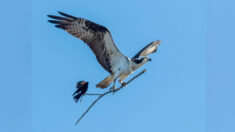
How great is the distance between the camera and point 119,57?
445 inches

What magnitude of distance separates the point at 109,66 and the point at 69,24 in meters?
1.45

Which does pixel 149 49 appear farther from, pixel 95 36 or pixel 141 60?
pixel 95 36

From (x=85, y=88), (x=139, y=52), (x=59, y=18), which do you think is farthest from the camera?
(x=139, y=52)

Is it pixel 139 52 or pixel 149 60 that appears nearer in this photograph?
pixel 149 60

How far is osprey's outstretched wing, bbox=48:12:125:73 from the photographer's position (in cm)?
1115

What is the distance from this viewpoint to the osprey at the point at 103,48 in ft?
36.2

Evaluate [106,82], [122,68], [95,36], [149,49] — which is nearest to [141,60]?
[122,68]

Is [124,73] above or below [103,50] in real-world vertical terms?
below

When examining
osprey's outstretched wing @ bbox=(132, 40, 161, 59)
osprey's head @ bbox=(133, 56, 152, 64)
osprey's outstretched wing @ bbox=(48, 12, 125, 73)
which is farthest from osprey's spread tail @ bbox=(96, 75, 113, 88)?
osprey's outstretched wing @ bbox=(132, 40, 161, 59)

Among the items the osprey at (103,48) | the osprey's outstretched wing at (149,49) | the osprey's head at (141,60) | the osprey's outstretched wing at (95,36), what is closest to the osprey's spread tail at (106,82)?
the osprey at (103,48)

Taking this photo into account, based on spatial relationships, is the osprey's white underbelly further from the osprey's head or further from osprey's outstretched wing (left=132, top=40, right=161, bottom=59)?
osprey's outstretched wing (left=132, top=40, right=161, bottom=59)

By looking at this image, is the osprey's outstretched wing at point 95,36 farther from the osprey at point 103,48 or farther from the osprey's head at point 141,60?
the osprey's head at point 141,60

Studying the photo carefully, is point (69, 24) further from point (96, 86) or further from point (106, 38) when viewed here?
point (96, 86)

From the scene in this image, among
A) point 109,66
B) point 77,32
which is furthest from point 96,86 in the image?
point 77,32
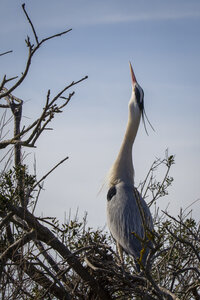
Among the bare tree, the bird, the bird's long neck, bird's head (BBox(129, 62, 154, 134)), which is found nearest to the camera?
the bare tree

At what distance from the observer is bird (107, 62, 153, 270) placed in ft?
17.4

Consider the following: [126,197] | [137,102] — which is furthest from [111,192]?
[137,102]

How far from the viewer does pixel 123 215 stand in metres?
5.50

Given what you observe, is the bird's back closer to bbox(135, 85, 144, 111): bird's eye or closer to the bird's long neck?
the bird's long neck

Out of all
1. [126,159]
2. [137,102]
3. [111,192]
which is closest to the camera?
[111,192]

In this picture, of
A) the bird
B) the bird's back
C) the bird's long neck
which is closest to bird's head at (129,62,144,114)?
the bird

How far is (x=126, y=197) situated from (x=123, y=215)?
0.21 m

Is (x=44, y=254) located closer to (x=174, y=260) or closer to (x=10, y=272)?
(x=10, y=272)

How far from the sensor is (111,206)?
5633 millimetres

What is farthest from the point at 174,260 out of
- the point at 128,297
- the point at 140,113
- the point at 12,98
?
the point at 140,113

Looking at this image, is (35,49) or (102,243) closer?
(35,49)

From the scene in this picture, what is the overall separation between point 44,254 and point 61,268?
0.54 ft

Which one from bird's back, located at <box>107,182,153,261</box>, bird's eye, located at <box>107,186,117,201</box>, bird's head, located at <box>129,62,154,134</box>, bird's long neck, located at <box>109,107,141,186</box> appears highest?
bird's head, located at <box>129,62,154,134</box>

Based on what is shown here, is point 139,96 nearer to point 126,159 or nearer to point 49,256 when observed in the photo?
point 126,159
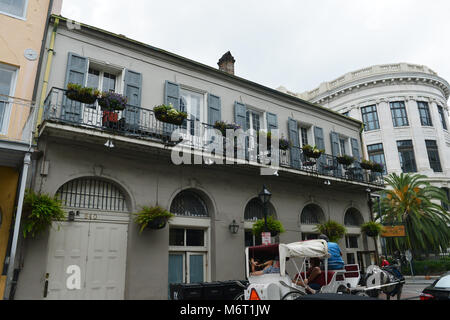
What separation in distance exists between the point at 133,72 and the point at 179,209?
511cm

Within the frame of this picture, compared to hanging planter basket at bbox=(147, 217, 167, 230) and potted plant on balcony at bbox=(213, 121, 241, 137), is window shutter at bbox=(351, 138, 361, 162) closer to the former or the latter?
potted plant on balcony at bbox=(213, 121, 241, 137)

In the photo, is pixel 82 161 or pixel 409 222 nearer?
pixel 82 161

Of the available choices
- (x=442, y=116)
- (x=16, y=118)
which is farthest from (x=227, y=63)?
(x=442, y=116)

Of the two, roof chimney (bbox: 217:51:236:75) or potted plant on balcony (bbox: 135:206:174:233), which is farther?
roof chimney (bbox: 217:51:236:75)

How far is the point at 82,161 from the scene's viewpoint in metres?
10.2

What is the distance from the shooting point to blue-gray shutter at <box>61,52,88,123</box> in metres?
10.1

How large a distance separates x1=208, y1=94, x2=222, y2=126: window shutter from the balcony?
1.42 ft

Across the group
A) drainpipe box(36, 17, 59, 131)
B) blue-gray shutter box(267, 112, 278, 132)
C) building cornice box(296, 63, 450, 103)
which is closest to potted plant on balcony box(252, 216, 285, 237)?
blue-gray shutter box(267, 112, 278, 132)

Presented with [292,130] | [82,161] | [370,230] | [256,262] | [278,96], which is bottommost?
[256,262]

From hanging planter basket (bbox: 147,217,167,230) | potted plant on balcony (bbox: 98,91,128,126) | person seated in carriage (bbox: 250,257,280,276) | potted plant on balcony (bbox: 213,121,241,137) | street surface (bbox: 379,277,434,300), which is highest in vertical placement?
potted plant on balcony (bbox: 213,121,241,137)

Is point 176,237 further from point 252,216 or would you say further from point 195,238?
point 252,216
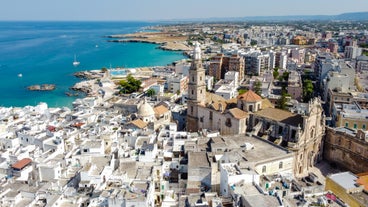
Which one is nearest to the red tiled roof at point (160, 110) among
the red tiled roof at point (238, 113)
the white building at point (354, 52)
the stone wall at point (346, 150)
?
- - - - -
Write out everything from the line containing "Presented with [292,130]" down to the end of the material, and leave the pictures out.

Presented with [292,130] | [82,161] | [370,230] | [256,262] | [278,96], which is bottommost?
[256,262]

From hanging planter basket (bbox: 147,217,167,230) | potted plant on balcony (bbox: 98,91,128,126) | person seated in carriage (bbox: 250,257,280,276) | potted plant on balcony (bbox: 213,121,241,137) | street surface (bbox: 379,277,434,300), which is highest in vertical placement?
potted plant on balcony (bbox: 213,121,241,137)

Is point 176,237 further from point 252,216 or would you say further from point 195,238?
point 252,216
Which one is nearest to the red tiled roof at point (160, 110) among
the red tiled roof at point (238, 113)
the white building at point (354, 52)
the stone wall at point (346, 150)
?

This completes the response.